I am optimistic that a combination of elements exists that can bring a compromise and a good result before the end of this session. The key is for all interest groups to focus on that which can garner a super majority of votes in both houses. And, with an improving economy already generating increased tax revenues, the way ahead is very promising for additional funding.

Does Sen. Daniels' response adequately address the interests?

Below is Mr. Meador's evaluation of how well Sen. Daniels' response addresses the interests:

NOTE: On 3/14, Sen. Daniels voted for SB 133 for a $4,029-$5,865 teacher raise, and also voted for an amended HB 1033 for $450 million in new revenue, although the latter bill failed to pass the Senate with the required 75% supermajority.

  • Address the teacher shortage: is the teacher salary increase adequate?
  • Address the school funding crisis: is there a sufficiently large and flexible increase in school operational funding?
    • Non-existent: The measures we've seen thus far do nothing to address class sizes, textbooks, classroom supplies, eliminated electives, etc. The other revenue measures Sen. Daniels mentions are too vague to evaluate.
  • Address the state funding crisis: does the response fill the budget hole and adequately protect core services?
    • Inadequate: This legislation helps state employee pay, but does nothing to fill the budget hole to prevent yet another round of school and agency funding cuts. However, the Senate has passed SB 1086, despite Sen. Daniels' opposition, which would bring $120 million in new revenue by eliminating a wasteful capital gains tax deduction. Going to a 4.5% GPT, which Sen. Daniels seems to support, would raise additional revenue, although even then there would still not be enough new revenue to completely fill the $170 million budget hole.

General evaluation:

It is most encouraging that Sen. Daniels has voted AYE on a significant revenue increase of $450 million. HOWEVER, additional revenue increases will be needed to fill the $170 million budget hole and provide additional operational funding for the schools, and the proposed teacher salary increase is inadequate. Total revenue increases must approach $700 million to adequately address the state and public school funding crisis.

Bartlesville Education Association's response

The BEA responded on March 15 as follows:

Due to ongoing discussions and a survey being conducted within the Bartlesville Education Association, our organization cannot currently endorse the Time is Now OK plan.

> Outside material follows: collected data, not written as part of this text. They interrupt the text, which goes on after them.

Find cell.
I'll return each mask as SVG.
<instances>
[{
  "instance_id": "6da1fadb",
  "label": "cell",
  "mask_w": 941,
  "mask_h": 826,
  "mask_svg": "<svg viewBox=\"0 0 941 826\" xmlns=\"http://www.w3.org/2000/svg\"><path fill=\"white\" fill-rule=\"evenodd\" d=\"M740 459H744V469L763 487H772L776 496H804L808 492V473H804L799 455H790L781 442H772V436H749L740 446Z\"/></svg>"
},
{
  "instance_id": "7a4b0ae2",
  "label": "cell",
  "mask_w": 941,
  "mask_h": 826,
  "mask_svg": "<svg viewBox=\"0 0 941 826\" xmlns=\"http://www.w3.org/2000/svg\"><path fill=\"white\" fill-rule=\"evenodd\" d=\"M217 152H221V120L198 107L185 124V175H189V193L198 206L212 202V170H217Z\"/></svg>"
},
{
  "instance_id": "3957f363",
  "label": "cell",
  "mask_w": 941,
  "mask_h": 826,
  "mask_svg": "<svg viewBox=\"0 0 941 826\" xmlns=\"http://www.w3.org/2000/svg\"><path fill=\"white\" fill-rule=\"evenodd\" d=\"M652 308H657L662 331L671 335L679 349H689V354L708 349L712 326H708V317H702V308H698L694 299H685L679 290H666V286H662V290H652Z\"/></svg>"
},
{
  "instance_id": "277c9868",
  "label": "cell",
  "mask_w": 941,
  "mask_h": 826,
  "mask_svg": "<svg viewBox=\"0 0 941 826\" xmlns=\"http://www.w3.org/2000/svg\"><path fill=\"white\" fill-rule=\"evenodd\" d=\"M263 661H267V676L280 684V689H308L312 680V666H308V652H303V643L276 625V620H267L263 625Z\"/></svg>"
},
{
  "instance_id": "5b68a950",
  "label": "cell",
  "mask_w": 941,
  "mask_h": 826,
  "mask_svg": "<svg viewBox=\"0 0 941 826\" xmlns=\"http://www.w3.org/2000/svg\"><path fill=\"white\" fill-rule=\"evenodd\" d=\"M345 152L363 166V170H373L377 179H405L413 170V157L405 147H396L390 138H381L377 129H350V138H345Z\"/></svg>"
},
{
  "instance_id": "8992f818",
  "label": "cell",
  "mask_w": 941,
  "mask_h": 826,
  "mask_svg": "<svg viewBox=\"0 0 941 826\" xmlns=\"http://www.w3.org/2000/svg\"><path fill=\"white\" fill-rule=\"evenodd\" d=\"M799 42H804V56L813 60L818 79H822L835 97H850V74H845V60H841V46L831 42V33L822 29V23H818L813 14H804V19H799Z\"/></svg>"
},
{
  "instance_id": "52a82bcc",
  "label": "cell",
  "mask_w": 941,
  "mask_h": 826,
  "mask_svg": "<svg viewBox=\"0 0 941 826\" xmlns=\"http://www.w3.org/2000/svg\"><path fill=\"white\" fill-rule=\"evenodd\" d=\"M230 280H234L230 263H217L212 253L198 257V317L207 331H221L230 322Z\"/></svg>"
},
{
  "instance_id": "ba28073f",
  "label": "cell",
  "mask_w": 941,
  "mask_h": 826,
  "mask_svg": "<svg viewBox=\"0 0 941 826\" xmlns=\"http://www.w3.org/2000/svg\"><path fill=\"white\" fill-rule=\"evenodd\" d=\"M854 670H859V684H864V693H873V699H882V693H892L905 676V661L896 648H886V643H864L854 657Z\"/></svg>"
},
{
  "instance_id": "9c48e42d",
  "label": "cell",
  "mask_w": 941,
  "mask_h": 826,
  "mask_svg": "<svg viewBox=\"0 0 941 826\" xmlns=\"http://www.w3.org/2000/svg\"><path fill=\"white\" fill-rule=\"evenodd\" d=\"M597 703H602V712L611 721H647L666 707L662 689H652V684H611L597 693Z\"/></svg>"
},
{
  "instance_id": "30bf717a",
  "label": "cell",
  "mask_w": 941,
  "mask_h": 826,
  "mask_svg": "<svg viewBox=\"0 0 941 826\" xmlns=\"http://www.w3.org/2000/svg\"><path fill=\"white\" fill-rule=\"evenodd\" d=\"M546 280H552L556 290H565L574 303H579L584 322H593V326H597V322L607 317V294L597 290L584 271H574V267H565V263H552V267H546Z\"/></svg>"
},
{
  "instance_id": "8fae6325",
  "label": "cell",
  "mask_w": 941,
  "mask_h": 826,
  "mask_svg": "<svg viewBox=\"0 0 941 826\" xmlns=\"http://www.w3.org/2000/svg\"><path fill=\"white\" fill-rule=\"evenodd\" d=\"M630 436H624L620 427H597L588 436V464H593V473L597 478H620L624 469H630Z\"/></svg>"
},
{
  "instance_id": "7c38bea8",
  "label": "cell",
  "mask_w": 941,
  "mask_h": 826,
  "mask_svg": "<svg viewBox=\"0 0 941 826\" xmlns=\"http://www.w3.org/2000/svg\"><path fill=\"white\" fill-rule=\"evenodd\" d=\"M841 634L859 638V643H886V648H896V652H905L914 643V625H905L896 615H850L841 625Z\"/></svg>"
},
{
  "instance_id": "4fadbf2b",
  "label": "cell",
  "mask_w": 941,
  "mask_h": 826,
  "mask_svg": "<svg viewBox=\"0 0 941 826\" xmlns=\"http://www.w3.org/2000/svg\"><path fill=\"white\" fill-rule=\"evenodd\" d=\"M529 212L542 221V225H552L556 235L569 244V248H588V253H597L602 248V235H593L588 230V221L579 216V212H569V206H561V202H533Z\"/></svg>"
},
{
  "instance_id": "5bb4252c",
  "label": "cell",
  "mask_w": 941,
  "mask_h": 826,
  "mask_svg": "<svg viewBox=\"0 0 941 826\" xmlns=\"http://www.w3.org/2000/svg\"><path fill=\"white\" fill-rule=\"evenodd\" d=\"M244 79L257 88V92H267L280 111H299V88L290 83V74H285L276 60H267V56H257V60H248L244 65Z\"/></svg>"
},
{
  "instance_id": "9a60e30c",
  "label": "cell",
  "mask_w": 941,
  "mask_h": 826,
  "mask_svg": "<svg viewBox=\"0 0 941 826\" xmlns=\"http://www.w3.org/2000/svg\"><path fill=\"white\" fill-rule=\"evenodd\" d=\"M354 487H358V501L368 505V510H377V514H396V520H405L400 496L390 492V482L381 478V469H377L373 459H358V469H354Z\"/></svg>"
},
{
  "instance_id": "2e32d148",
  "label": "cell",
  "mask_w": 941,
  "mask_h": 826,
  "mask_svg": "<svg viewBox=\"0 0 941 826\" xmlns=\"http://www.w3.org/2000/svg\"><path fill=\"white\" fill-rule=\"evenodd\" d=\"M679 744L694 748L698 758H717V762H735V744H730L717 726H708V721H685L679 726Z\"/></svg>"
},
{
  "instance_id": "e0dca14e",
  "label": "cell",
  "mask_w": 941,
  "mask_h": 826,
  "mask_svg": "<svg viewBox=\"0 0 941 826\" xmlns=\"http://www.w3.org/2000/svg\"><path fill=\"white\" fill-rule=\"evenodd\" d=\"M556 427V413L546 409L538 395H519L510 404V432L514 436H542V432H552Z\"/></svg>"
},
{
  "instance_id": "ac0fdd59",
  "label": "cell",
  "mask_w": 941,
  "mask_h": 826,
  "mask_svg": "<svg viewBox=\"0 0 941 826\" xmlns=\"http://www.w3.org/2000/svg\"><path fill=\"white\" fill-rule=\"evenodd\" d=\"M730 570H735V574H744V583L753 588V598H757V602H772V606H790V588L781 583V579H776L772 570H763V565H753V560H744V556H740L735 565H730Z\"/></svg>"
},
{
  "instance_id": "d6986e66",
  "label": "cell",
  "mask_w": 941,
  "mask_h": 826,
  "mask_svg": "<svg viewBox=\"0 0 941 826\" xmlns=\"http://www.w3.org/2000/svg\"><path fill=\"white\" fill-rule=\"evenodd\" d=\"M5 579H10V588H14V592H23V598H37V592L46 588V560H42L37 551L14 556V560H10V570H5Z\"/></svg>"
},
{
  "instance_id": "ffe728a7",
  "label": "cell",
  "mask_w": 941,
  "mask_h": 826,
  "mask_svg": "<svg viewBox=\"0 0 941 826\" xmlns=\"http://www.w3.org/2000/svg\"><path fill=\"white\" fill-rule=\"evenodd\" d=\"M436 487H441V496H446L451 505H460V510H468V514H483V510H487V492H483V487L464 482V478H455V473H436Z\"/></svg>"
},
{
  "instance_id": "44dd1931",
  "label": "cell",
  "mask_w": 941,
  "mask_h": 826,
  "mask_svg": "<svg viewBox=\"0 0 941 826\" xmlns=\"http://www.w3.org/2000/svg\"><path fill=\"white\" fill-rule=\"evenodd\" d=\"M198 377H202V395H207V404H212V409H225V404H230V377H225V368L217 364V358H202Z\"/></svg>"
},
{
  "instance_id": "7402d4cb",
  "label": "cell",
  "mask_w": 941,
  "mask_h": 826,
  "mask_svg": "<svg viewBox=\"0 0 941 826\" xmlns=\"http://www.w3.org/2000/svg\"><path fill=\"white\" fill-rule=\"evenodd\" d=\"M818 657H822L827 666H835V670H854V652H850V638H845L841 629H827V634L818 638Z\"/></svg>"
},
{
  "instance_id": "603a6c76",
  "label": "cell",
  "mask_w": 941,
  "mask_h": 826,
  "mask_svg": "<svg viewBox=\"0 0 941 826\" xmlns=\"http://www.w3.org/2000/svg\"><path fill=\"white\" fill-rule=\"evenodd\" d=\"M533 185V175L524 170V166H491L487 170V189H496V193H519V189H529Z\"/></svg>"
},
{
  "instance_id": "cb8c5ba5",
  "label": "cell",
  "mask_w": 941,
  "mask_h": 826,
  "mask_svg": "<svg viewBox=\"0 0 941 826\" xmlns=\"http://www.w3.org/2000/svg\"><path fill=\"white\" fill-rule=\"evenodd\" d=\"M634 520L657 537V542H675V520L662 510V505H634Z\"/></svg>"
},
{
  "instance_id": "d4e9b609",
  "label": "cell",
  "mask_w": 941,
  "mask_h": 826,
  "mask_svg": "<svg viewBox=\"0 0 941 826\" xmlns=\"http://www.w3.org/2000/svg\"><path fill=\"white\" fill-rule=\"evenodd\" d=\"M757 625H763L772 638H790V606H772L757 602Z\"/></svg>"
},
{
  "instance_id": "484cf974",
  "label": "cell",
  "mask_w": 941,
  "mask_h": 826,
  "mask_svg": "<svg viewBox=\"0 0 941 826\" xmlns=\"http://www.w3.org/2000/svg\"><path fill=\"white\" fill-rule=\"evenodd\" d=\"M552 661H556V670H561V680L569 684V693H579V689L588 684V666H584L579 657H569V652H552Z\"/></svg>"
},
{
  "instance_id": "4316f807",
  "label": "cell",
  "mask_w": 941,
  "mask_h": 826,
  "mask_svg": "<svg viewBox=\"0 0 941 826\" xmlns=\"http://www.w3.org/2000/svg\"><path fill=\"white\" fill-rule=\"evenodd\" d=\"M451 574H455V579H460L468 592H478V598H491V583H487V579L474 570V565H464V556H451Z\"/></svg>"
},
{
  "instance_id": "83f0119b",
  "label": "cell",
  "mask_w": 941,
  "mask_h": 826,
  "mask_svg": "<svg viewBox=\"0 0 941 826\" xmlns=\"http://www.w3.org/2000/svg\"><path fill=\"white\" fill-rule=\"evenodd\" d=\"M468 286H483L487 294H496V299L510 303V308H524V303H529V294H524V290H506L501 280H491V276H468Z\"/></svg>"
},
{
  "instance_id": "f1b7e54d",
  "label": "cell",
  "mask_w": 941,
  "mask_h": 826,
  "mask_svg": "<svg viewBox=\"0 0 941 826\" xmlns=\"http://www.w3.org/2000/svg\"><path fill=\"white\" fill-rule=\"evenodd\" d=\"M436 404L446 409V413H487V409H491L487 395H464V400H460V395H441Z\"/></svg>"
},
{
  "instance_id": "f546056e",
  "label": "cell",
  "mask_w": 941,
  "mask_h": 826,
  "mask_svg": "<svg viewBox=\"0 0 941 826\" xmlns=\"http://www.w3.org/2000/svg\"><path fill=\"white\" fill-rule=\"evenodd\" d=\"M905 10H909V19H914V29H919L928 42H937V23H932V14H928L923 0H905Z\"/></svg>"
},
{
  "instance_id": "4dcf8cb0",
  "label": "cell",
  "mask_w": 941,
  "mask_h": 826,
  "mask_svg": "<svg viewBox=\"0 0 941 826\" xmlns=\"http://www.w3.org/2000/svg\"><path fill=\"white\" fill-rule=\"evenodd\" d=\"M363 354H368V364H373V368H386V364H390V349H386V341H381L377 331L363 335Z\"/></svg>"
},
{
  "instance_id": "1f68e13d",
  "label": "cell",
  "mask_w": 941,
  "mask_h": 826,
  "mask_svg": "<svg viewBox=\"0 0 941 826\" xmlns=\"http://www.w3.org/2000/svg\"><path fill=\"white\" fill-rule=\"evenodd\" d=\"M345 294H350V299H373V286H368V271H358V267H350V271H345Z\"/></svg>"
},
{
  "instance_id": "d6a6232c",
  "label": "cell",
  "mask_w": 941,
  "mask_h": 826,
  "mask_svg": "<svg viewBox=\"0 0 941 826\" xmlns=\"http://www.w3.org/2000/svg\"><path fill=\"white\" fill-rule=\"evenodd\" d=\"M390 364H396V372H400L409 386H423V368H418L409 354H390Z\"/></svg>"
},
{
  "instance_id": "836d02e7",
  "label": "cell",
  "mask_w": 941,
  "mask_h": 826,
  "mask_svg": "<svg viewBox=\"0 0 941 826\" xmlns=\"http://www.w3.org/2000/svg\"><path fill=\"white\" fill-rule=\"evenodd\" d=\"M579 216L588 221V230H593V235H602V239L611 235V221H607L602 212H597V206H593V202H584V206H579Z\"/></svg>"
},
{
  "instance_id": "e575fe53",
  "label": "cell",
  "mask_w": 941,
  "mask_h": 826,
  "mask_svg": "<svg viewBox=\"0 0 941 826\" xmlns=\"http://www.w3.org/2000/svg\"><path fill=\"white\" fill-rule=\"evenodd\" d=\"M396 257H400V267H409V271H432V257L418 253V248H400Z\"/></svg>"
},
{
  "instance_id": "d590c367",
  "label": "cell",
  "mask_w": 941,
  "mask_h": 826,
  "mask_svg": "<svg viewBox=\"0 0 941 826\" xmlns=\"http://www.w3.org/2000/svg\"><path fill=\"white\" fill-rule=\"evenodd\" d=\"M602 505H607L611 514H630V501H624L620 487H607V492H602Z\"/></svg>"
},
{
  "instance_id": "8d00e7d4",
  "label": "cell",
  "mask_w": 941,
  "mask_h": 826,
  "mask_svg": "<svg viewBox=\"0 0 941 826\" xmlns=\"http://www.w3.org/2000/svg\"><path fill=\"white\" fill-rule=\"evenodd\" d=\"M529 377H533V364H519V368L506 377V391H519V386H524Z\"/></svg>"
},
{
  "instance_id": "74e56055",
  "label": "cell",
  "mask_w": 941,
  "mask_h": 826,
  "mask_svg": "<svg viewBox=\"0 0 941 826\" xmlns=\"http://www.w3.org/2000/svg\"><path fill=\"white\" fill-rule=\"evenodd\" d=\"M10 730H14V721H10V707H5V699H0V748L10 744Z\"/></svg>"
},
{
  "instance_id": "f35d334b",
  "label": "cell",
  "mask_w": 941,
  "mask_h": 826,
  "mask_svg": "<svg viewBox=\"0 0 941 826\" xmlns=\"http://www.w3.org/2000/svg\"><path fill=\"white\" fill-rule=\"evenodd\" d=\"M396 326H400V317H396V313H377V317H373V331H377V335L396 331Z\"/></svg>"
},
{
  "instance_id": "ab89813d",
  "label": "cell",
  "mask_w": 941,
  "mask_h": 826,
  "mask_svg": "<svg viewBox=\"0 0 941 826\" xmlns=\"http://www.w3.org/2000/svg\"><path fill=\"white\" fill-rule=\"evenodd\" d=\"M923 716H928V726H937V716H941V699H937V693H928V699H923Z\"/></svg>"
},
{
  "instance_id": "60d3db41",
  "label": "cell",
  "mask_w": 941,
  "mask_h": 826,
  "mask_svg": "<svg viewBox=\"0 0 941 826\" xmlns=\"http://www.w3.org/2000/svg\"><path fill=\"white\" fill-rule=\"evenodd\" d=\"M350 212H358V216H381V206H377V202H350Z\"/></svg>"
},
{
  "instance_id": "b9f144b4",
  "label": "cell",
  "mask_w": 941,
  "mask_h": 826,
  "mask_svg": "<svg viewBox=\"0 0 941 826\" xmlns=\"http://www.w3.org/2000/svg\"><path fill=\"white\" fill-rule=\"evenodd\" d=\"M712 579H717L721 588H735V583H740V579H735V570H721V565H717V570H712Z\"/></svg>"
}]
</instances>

Finally on March 28 BEA had a meeting with 100 members who unanimously supported not walking out IF the Time Is Now plan or a comparable plan were signed into law by the Governor.


Evaluation:

Now that we finally have estimated appropriations authority from the Tax Commission and the appropriations bill to the Governor, we know that the educational part of the plan from the legislature IS comparable to The Time Is Now.

But the legislature repealed the lodging tax and failed to pass the gaming revenue, leaving the remainder of the plan for state employee raises not covered by new revenues, making a walkout on April 2 unavoidable.